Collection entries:

........

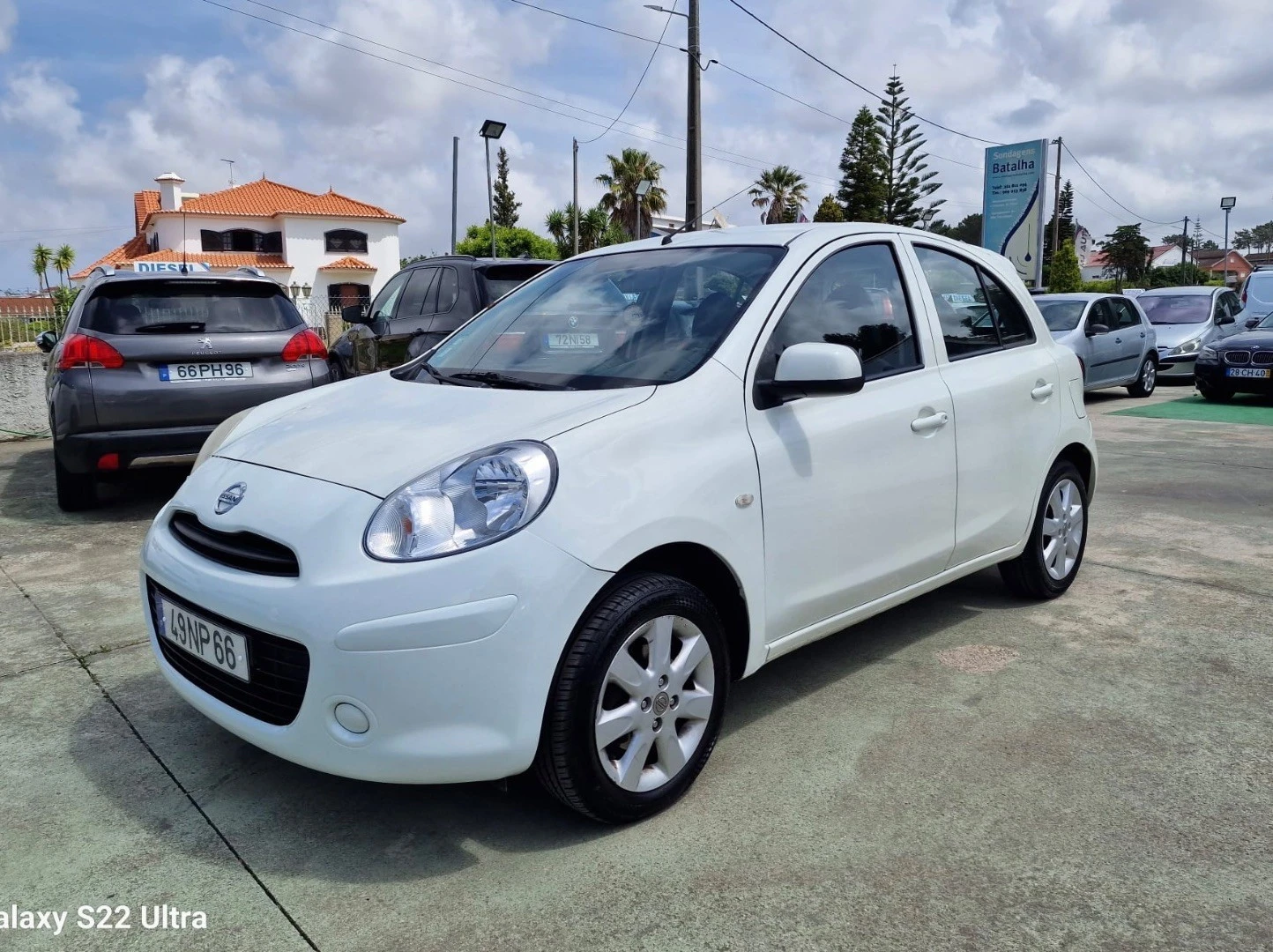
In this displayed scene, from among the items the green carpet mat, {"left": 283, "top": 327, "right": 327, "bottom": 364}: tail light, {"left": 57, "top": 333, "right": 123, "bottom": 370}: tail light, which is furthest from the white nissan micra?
the green carpet mat

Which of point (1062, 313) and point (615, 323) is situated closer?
point (615, 323)

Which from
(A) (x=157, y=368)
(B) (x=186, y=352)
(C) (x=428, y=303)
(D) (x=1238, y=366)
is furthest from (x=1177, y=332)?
(A) (x=157, y=368)

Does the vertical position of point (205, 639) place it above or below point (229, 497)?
below

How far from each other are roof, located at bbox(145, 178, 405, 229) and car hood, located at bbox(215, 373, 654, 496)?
176 ft

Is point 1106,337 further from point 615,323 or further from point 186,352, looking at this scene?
point 615,323

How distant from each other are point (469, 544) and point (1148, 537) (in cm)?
476

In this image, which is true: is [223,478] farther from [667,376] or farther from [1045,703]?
[1045,703]

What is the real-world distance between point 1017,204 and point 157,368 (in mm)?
18157

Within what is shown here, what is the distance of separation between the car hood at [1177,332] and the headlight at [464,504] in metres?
16.3

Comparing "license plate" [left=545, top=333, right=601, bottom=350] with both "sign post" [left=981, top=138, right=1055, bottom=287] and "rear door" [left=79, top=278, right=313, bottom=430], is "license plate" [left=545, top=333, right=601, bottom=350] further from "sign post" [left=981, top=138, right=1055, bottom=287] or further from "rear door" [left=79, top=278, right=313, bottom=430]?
"sign post" [left=981, top=138, right=1055, bottom=287]

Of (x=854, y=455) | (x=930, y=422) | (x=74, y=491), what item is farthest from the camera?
(x=74, y=491)

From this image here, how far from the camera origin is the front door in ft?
10.1

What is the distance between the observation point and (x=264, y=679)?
8.41ft

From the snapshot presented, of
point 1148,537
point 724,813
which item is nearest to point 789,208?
point 1148,537
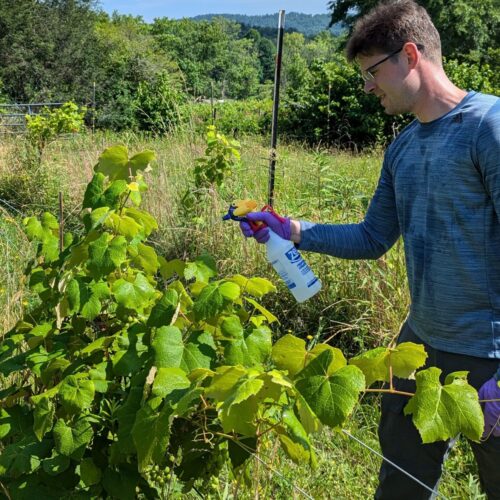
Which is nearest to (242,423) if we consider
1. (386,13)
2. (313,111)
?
(386,13)

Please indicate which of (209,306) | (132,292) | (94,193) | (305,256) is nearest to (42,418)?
(132,292)

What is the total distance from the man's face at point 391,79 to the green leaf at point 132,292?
32.8 inches

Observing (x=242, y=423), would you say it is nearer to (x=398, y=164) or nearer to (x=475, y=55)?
(x=398, y=164)

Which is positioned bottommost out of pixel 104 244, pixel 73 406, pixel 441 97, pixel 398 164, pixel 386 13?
pixel 73 406

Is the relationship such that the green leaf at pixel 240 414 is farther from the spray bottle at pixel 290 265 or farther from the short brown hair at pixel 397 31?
the short brown hair at pixel 397 31

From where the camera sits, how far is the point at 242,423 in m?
1.01

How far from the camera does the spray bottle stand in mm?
1786

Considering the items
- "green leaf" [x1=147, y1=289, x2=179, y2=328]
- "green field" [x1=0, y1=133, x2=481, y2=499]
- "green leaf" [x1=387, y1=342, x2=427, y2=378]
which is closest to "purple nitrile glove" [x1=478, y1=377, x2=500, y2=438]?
"green field" [x1=0, y1=133, x2=481, y2=499]

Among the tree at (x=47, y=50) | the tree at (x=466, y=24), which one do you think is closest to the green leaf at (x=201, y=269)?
the tree at (x=466, y=24)

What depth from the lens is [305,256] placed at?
12.5ft

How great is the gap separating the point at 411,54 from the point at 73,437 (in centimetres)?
127

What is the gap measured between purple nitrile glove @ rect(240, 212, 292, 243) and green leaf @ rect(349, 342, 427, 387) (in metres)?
0.78

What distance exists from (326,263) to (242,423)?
2719 millimetres

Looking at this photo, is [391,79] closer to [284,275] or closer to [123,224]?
[284,275]
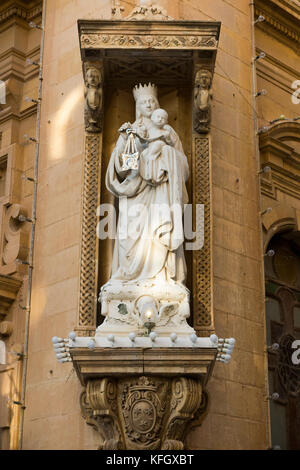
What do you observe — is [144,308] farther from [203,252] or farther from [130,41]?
[130,41]

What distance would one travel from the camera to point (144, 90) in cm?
953

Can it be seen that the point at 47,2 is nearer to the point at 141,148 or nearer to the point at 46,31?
the point at 46,31

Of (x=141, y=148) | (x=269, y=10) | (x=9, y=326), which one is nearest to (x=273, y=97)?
(x=269, y=10)

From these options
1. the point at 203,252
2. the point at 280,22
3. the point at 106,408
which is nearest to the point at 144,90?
the point at 203,252

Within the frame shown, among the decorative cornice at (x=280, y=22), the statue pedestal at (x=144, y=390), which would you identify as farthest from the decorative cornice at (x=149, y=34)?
the statue pedestal at (x=144, y=390)

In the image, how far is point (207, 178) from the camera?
9.30 metres

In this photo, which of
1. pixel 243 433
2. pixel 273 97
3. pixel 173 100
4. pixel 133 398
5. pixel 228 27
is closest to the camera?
pixel 133 398

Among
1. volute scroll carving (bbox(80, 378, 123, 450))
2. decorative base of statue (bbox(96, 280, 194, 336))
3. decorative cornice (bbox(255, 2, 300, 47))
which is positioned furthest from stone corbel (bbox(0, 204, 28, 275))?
decorative cornice (bbox(255, 2, 300, 47))

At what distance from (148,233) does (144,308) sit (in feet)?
2.64

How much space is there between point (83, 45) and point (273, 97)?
3.75 metres

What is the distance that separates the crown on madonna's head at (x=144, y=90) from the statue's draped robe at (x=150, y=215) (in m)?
0.69

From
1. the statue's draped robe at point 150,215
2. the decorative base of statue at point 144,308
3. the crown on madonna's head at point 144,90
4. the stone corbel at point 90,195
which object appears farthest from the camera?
the crown on madonna's head at point 144,90

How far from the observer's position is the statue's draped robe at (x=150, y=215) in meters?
8.57

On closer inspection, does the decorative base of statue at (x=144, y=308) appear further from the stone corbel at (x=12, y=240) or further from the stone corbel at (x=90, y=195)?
the stone corbel at (x=12, y=240)
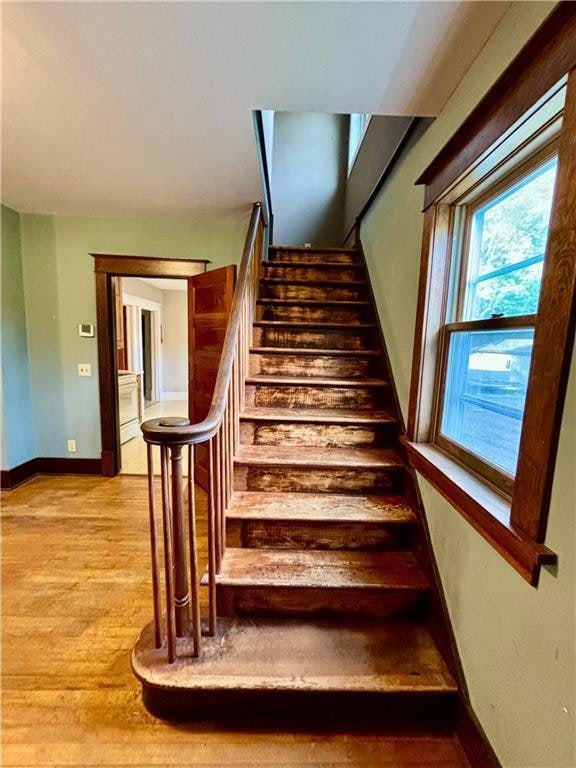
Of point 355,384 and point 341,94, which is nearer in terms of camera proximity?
point 341,94

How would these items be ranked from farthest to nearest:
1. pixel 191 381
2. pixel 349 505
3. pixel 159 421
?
pixel 191 381, pixel 349 505, pixel 159 421

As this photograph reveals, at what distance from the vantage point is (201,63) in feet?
4.13

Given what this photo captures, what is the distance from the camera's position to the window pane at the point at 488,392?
3.43 feet

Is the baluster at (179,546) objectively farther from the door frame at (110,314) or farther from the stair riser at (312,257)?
the stair riser at (312,257)

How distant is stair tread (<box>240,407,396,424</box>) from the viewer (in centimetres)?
185

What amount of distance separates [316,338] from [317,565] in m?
1.57

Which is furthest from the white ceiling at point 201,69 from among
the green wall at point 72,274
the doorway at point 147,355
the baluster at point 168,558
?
the doorway at point 147,355

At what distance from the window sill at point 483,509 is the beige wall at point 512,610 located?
0.04 metres

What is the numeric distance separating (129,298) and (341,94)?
17.0 ft

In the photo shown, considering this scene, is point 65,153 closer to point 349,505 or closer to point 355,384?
point 355,384

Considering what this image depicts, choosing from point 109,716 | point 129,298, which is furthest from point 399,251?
point 129,298

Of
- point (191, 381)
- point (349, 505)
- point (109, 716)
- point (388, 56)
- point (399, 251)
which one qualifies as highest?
point (388, 56)

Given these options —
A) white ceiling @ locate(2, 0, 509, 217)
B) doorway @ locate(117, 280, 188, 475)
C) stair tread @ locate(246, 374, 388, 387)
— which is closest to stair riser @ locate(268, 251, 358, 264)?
white ceiling @ locate(2, 0, 509, 217)

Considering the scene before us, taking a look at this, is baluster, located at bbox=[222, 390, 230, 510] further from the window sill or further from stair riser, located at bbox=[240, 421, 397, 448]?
the window sill
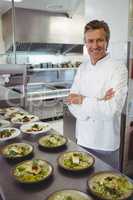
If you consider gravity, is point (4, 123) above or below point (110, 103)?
below

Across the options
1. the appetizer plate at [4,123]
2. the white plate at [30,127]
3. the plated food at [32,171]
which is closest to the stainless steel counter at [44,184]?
the plated food at [32,171]

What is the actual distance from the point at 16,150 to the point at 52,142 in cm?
25

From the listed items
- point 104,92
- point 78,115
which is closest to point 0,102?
point 78,115

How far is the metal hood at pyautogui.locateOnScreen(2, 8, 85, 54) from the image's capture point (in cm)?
493

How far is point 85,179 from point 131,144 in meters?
1.82

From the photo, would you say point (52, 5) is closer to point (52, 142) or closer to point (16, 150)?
point (52, 142)

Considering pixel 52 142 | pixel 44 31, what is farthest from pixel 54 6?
pixel 52 142

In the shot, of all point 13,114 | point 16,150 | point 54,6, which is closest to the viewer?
point 16,150

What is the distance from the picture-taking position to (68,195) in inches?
37.8

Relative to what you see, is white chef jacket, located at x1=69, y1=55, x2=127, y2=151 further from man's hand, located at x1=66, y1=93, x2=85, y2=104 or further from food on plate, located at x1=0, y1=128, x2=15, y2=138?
food on plate, located at x1=0, y1=128, x2=15, y2=138

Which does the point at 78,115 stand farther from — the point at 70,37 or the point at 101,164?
the point at 70,37

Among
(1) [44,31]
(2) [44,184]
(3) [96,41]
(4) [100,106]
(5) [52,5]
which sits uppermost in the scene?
(5) [52,5]

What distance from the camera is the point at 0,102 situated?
267 cm

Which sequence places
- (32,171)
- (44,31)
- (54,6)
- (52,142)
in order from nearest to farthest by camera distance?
(32,171), (52,142), (54,6), (44,31)
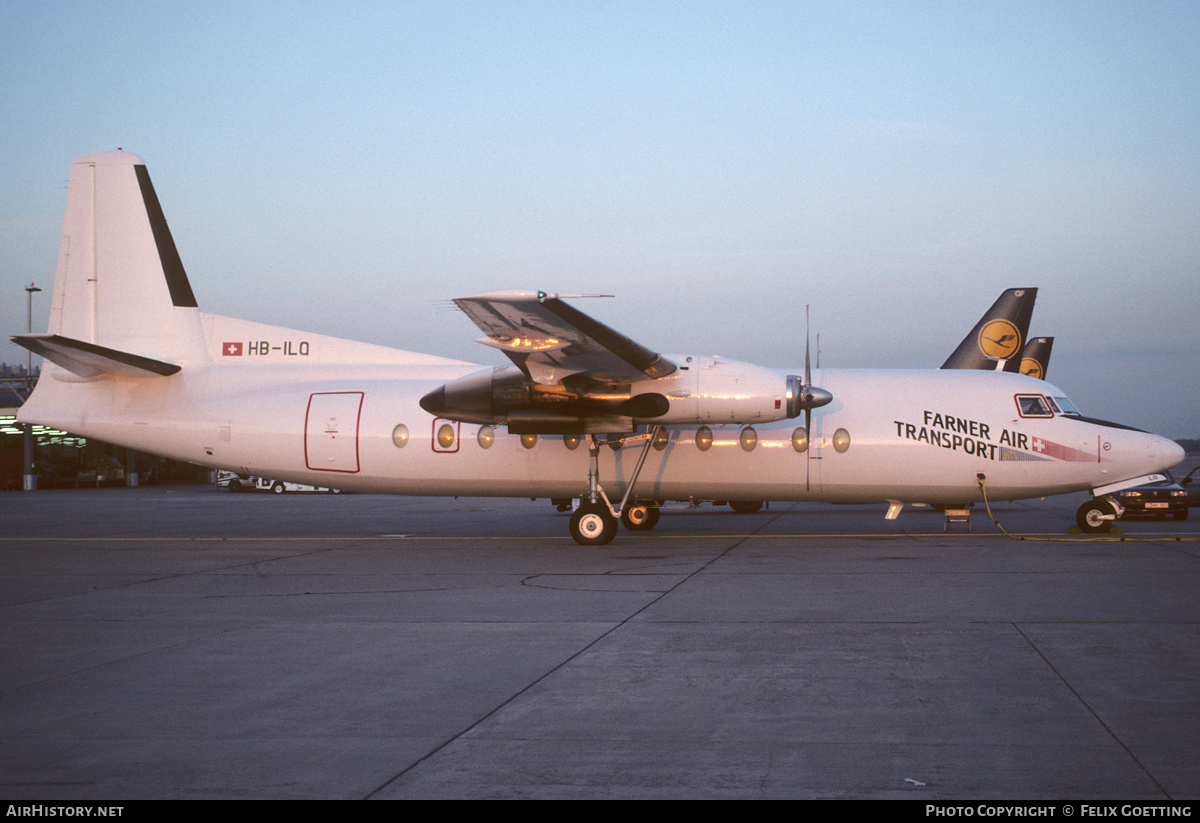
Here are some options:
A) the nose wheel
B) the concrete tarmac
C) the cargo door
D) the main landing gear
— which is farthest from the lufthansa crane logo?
the cargo door

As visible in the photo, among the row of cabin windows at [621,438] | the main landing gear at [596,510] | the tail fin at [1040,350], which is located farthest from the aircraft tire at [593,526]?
the tail fin at [1040,350]

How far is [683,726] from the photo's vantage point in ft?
19.5

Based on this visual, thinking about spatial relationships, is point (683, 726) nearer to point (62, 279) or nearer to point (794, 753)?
point (794, 753)

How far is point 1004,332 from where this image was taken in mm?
28938

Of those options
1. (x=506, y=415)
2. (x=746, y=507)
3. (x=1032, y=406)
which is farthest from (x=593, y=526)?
(x=746, y=507)

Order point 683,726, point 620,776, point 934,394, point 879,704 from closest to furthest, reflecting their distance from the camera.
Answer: point 620,776, point 683,726, point 879,704, point 934,394

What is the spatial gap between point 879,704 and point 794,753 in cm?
133

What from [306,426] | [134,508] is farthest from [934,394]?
[134,508]

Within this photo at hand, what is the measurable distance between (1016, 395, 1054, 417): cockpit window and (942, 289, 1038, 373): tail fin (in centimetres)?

........

What you have to do:
Return precisely the lines of the records, starting with the line that holds "How far is point 1004,332" and ending with the last one.

Correct result:
How far is point 1004,332 from where this image was taken in mm?
28938

Of those options
1. (x=506, y=415)
2. (x=746, y=507)
3. (x=1032, y=406)
which is farthest from (x=593, y=526)?
(x=746, y=507)

Order point 683,726, point 620,776, point 934,394, point 879,704 from closest to furthest, reflecting their distance from the camera.
Answer: point 620,776, point 683,726, point 879,704, point 934,394

What is the spatial gap between point 879,704 and point 794,753 in cm?
133

What from [306,426] | [134,508] is farthest from [934,394]?
[134,508]

Within this photo at hand, what is the measurable distance between (1016, 395, 1054, 417): cockpit window and (942, 289, 1038, 373): tail fin (in centimetres)?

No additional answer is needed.